* Consegna A *
Nel brano sul restauro della sala, quale associazione ha realizzato il restauro?
* Consegna B *
Riprendi il brano sul restauro della sala e continualo dal punto in cui finisce.
:: Brano citato ::
UNA SALA CON ARREDI UNICI – L’apparato e l’arredo della sala, infatti, costituiscono un unicum di eccezionale valore storico-artistico e documentario. Un intervento-evento (per una volta il termine appare appropriato) che vuole essere la prima tappa di un più ampio progetto di restauro del complesso monumentale e, al tempo stesso, è la migliore espressione della fattiva collaborazione tra istituzioni pubbliche e private: il restauro è stato promosso dall’Asl Napoli 1 e dalla Soprintendenza speciale per il patrimonio storico, artistico, etnoantropologico e per il Polo museale, ed è stato realizzato dall’associazione Il Faro d’Ippocrate (la stessa che cura il Museo delle arti sanitarie) grazie agli sforzi dei «volontari dell’arte e della medicina» e alla professionalità e alla sensibilità dei funzionari della Soprintendenza con in testa Anna Pisani e Ida Maietta. Mentre ad eseguire i lavori sono stati i restauratori Paola Cavaniglia, Valeria Brancaccio, Gaetano Corradino (dell’impresa “Ambra Restauri”) con la collaborazione di Francesco Solimene. La ricollocazione del dipinto è il punto di arrivo di una articolata vicenda conservativa che era iniziata negli anni ’60, con successivi interventi negli anni ’70 e poi negli anni ’80, quando fu di nuovo smontato dal soffitto.
:::
:: Dati mostrati ::
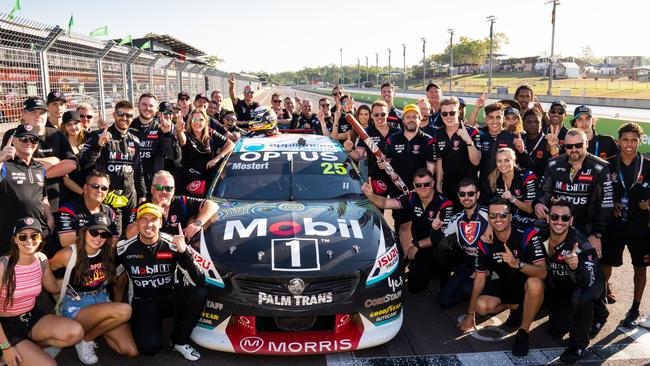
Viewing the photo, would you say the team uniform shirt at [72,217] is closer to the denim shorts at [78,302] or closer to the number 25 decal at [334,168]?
the denim shorts at [78,302]

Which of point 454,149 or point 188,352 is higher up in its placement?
point 454,149

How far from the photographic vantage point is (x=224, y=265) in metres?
3.88

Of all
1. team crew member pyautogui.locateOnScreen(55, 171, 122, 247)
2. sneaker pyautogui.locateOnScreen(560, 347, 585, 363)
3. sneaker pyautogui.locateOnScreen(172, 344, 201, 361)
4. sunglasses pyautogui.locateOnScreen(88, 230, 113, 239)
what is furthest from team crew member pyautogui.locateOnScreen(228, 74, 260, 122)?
sneaker pyautogui.locateOnScreen(560, 347, 585, 363)

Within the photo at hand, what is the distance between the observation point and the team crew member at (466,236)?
4.88 metres

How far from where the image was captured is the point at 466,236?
16.2 ft

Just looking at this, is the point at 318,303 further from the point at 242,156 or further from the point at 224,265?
the point at 242,156

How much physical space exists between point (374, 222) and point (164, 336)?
199 cm

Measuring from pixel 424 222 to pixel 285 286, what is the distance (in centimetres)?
223

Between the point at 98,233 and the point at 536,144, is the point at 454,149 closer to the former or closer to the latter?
the point at 536,144

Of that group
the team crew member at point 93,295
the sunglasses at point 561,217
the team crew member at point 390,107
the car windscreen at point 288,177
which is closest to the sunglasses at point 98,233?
the team crew member at point 93,295

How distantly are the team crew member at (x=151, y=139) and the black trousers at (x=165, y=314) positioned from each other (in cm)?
221

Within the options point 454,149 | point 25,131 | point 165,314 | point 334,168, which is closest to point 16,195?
point 25,131

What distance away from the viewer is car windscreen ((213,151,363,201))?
16.6ft

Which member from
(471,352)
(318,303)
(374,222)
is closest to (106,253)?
(318,303)
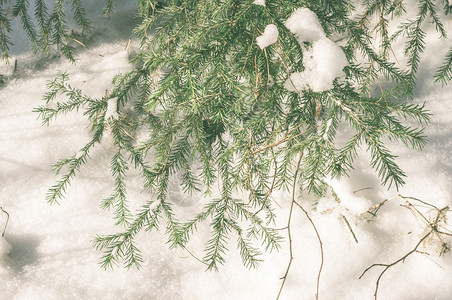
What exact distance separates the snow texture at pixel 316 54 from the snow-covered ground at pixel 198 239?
0.95m

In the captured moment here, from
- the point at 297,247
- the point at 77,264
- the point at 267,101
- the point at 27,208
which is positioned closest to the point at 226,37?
the point at 267,101

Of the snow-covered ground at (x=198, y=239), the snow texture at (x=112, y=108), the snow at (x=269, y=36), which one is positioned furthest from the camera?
the snow-covered ground at (x=198, y=239)

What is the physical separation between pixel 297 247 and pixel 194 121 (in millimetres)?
945

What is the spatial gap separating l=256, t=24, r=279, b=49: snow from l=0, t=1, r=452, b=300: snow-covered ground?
3.55 feet

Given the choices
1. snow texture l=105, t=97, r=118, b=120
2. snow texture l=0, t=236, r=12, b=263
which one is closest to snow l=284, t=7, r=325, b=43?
snow texture l=105, t=97, r=118, b=120

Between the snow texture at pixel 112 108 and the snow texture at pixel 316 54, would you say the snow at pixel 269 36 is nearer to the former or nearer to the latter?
the snow texture at pixel 316 54

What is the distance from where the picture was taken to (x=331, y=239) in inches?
67.4

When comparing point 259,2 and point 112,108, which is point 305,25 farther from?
point 112,108

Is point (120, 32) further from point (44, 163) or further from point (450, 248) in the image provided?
point (450, 248)

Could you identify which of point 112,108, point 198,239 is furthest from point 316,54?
point 198,239

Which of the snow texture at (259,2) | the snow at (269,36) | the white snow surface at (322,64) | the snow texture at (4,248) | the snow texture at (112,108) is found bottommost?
the snow texture at (4,248)

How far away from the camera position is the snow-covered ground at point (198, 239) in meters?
1.62

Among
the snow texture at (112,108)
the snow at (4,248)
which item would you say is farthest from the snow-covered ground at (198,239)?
the snow texture at (112,108)

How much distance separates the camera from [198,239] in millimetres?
1750
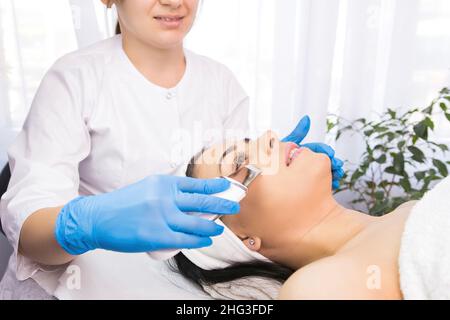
:::
* Risposta scritta A *
L'associazione Il Faro d'Ippocrate.

* Risposta scritta B *
QUEI CENACOLI ALCHEMICI – Dalla prossima settimana, dunque, si potrà rivedere nella sua interezza l’elegante e simbolico ambiente dove si riunivano i membri delle Accademie e dei cenacoli alchemici tre secoli fa (visite sempre su prenotazione, che si può fare chiamando al Museo delle arti sanitarie, 081-440647), e si potrà ammirare di nuovo, nella sua interezza, anche il pavimento in cotto e maiolica realizzato nel 1750 da Giuseppe e Gennaro Massa (che volle simbolicamente riprendere gli stessi colori dominanti dei vasi). Lo spettacolare dipinto di Pietro Bardellino mostra la scena del mitico Macaone, grande medico dell’antichità, intento a guarire un guerriero ferito, un episodio tratto dal libro IV dell’Iliade. Si tratta di una tela di forte carattere antologico-narrativo, con le scene riprese in fuga da sinistra verso destra, che mostra in primo piano una battaglia, poi il momento delle cure prestate al guerriero, quindi un’allegoria (forse Marte) e, a sinistra, un gruppo di angeli.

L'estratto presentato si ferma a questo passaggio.